Apart from the images, every record below must be given again without alteration.
━━ Material to process ━━
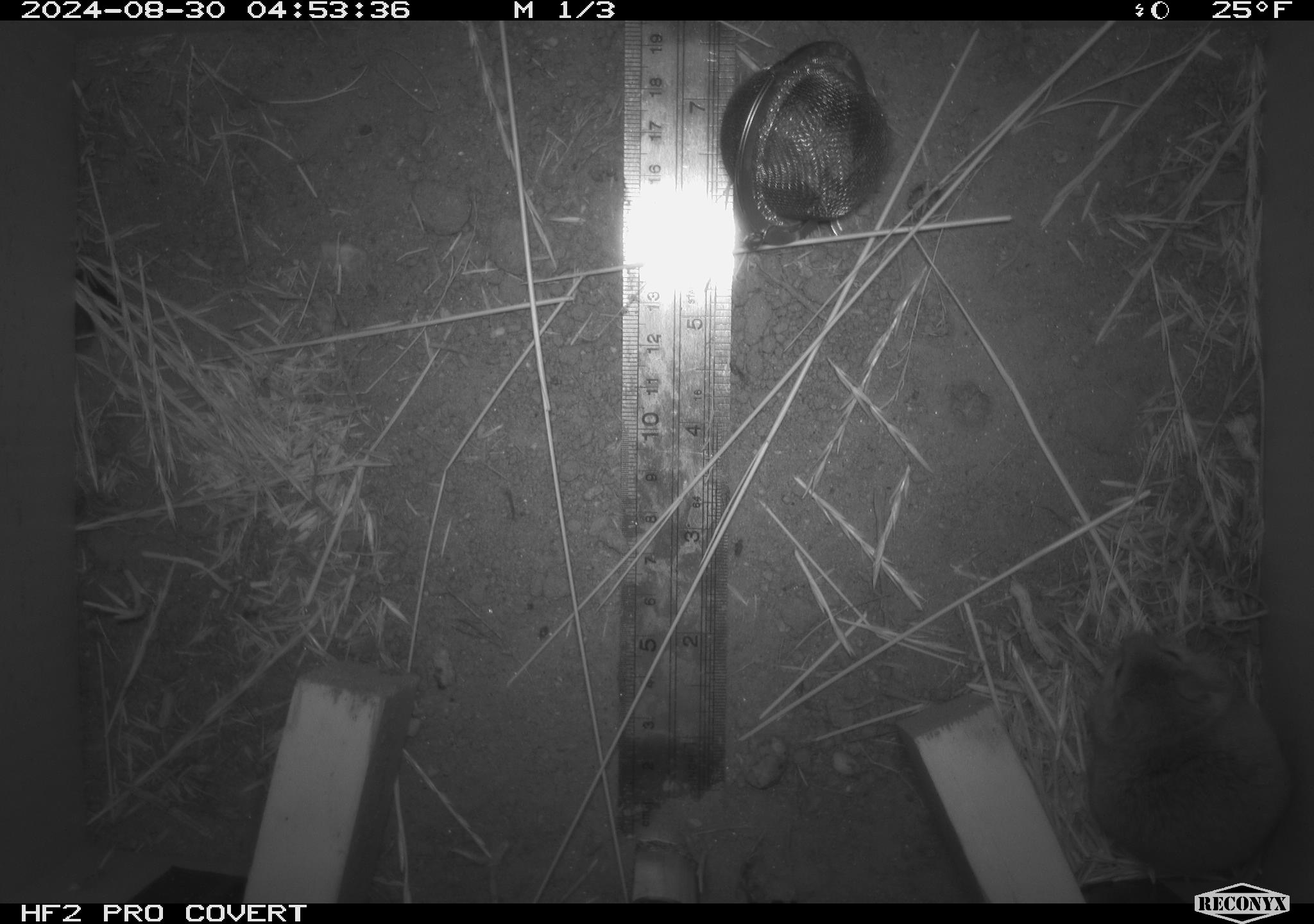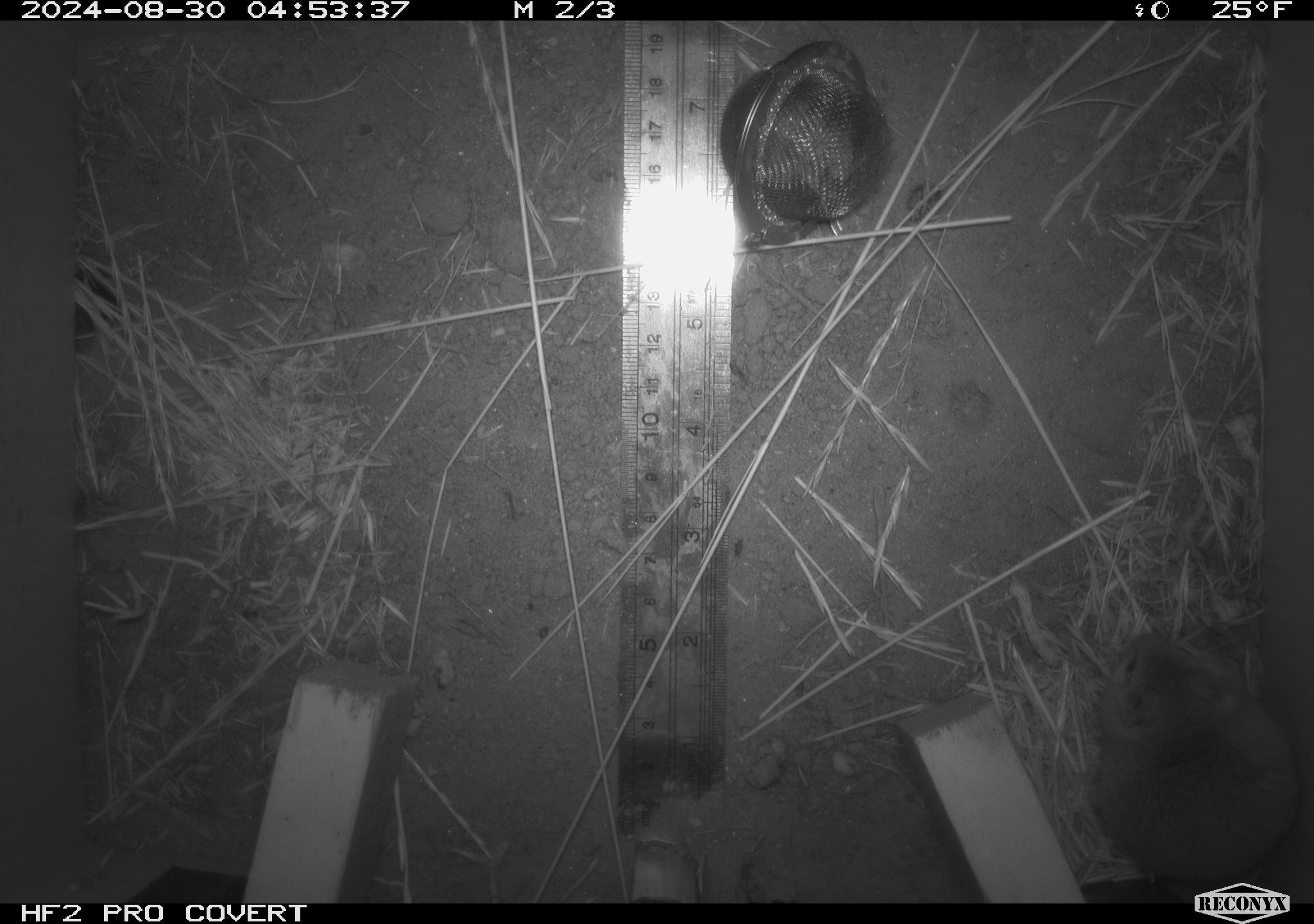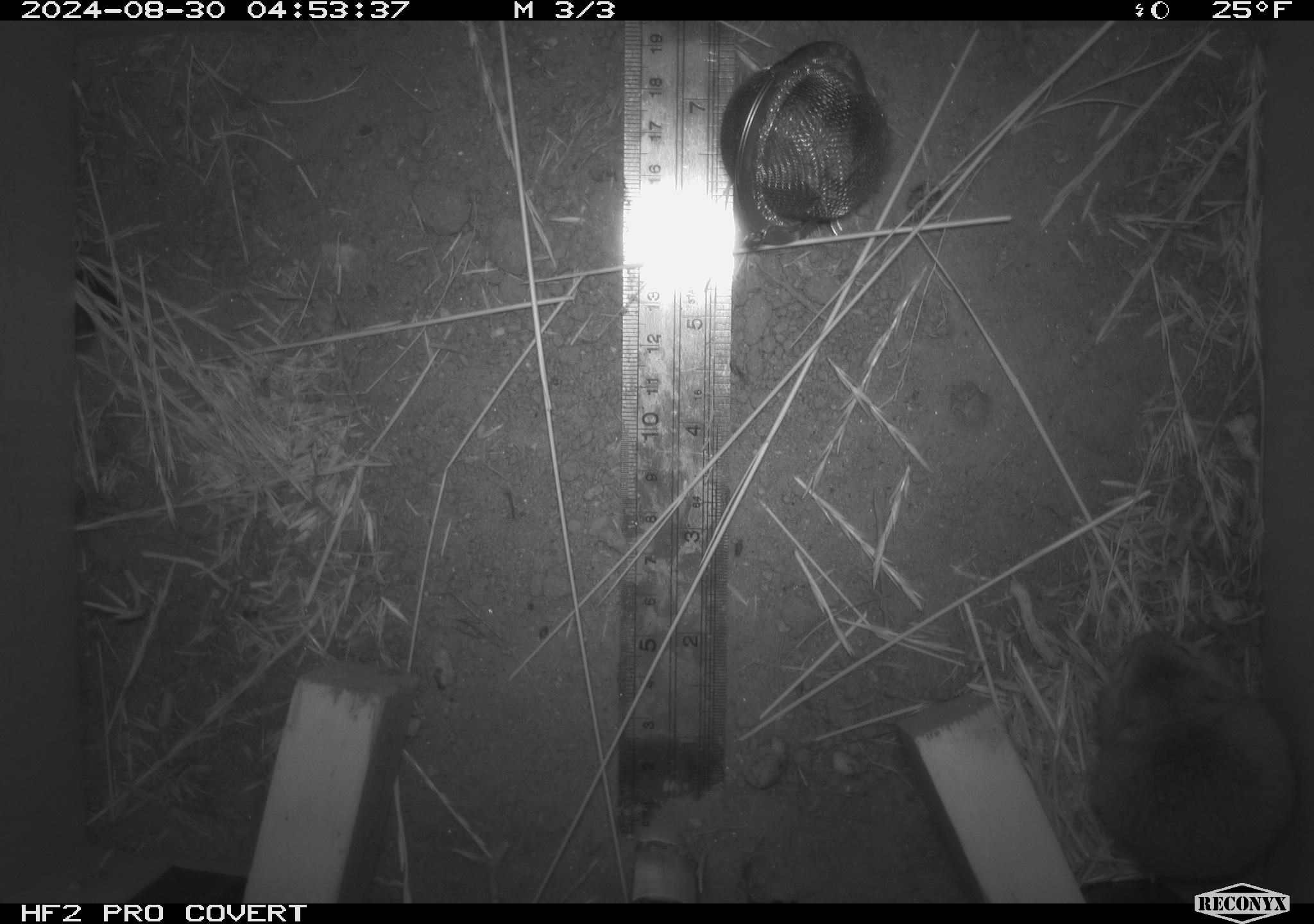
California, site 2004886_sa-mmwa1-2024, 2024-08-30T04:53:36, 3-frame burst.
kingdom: Animalia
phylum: Chordata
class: Mammalia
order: Rodentia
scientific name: Rodentia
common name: mouse species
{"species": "mouse species (Rodentia)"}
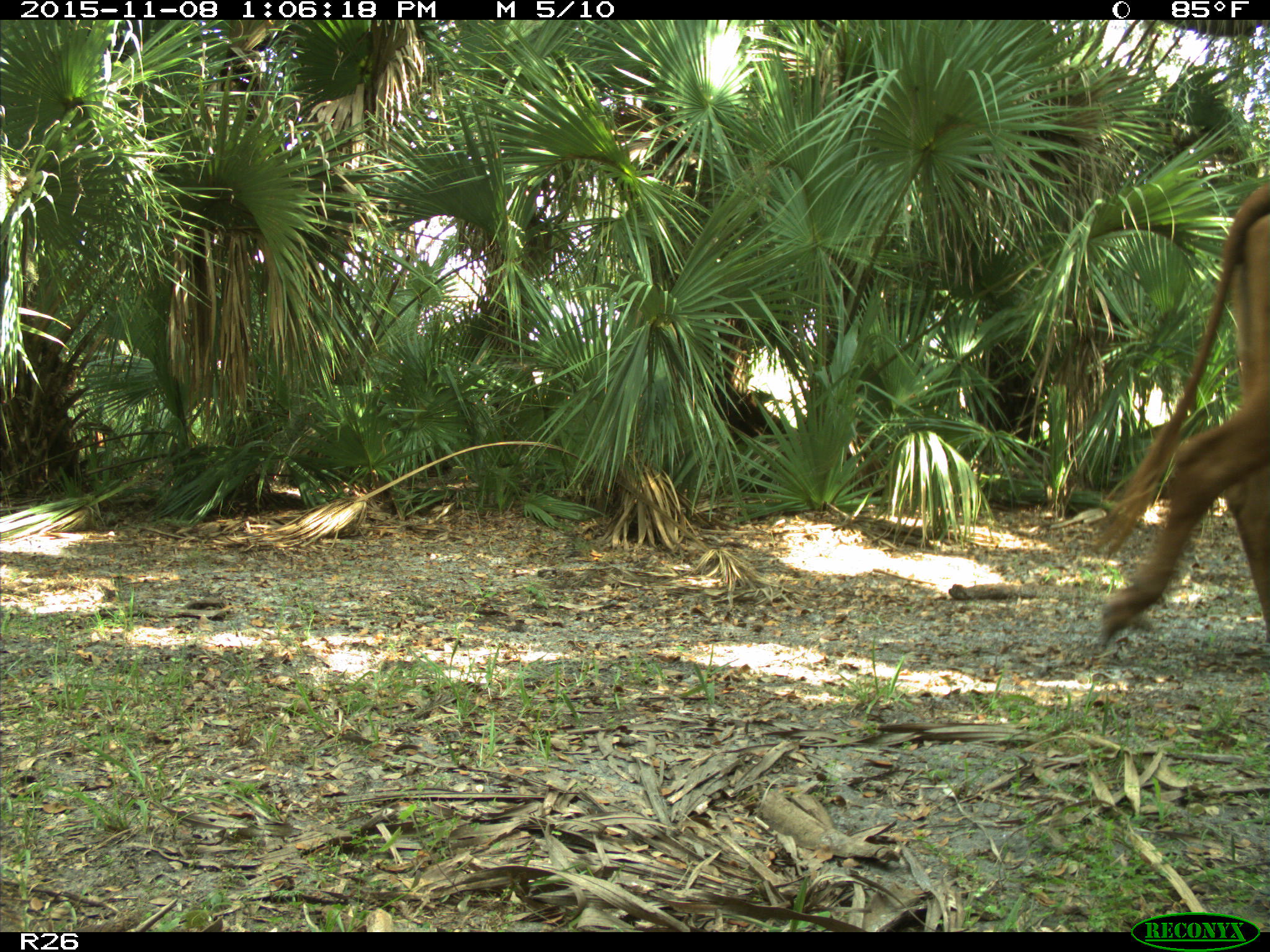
━━━
* Exercise response:
California, site 2004886_sa-mmwa1-2024, 2024-08-30T04:53:36, 3-frame burst.
kingdom: Animalia
phylum: Chordata
class: Mammalia
order: Rodentia
scientific name: Rodentia
common name: mouse species
{"species": "mouse species (Rodentia)"}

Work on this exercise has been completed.